# Passage
----

Covid mandate hardliners are rewriting history when they should be facing accountability
By: Rachel Marsden
VANCOUVER, British Columbia — What’s the deal with the recent self-serving
Covid-era revisionism by Western officials?
Dr. Anthony Fauci, now retired from his position as the highest paid civil
servant in America — the head of the U.S. National Institute of Allergy and
Infectious Diseases — is on a public relations tour, shoring up his legacy and
moderating the various positions that he previously promoted.
Fauci went on TV amid the pandemic to peddle the idea that people make
themselves cloth masks, and now says in a new interview with the New York Times
that “masks work at the margins, maybe 10 percent”, with the exception, he says,
of N95 or KN95 masks. So much for wrapping grandma’s hosiery around your face
and thinking that you’re safe from viral contamination.

----

# Entries shown
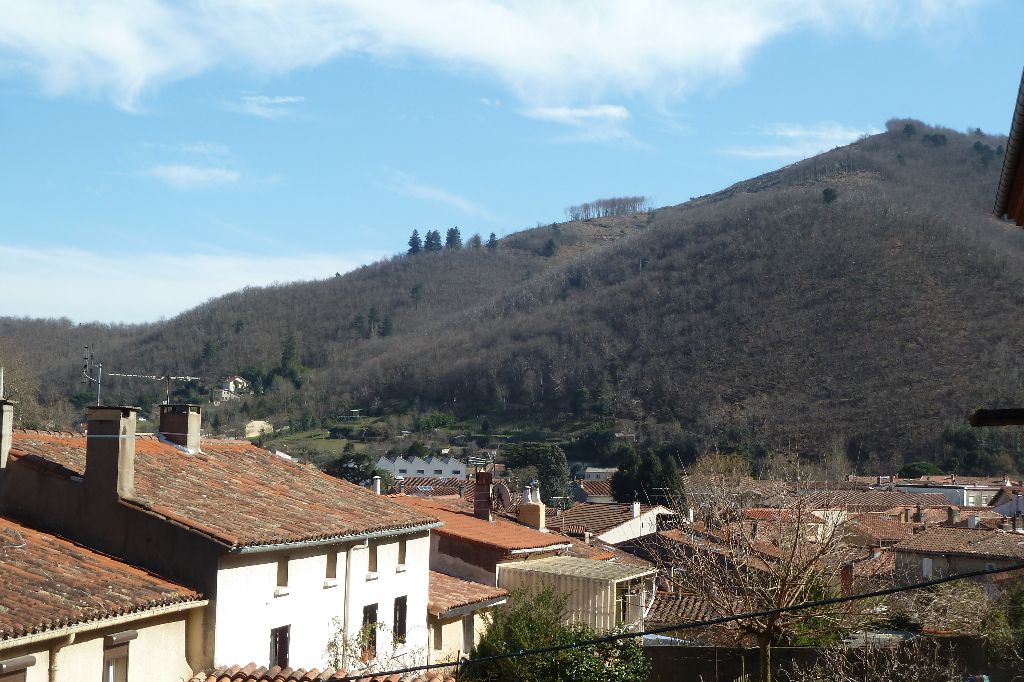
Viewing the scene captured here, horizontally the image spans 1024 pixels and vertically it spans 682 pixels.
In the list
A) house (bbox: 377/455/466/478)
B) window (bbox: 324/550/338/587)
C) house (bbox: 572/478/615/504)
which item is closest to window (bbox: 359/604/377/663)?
window (bbox: 324/550/338/587)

----

# Questions to answer
(1) Decide whether each statement agrees with the piece on Covid-era revisionism. Give yes or no for each, with the deciding words from the piece quoted exactly.
(a) Fauci still heads the National Institute of Allergy and Infectious Diseases.
(b) In the New York Times interview, Fauci exempts N95 or KN95 masks from his remark on how well masks work.
(c) The piece carries a Vancouver, British Columbia dateline.
(2) From the piece on Covid-era revisionism, return the part starting with "Dr. Anthony Fauci, now" and going on through "from viral contamination.".

# Results of the exercise
(1)
(a) No: "now retired from his position"
(b) Yes: "with the exception, he says, of N95 or KN95 masks"
(c) Yes: "VANCOUVER, British Columbia"

(2)
Dr. Anthony Fauci, now retired from his position as the highest paid civil
servant in America — the head of the U.S. National Institute of Allergy and
Infectious Diseases — is on a public relations tour, shoring up his legacy and
moderating the various positions that he previously promoted.
Fauci went on TV amid the pandemic to peddle the idea that people make
themselves cloth masks, and now says in a new interview with the New York Times
that “masks work at the margins, maybe 10 percent”, with the exception, he says,
of N95 or KN95 masks. So much for wrapping grandma’s hosiery around your face
and thinking that you’re safe from viral contamination.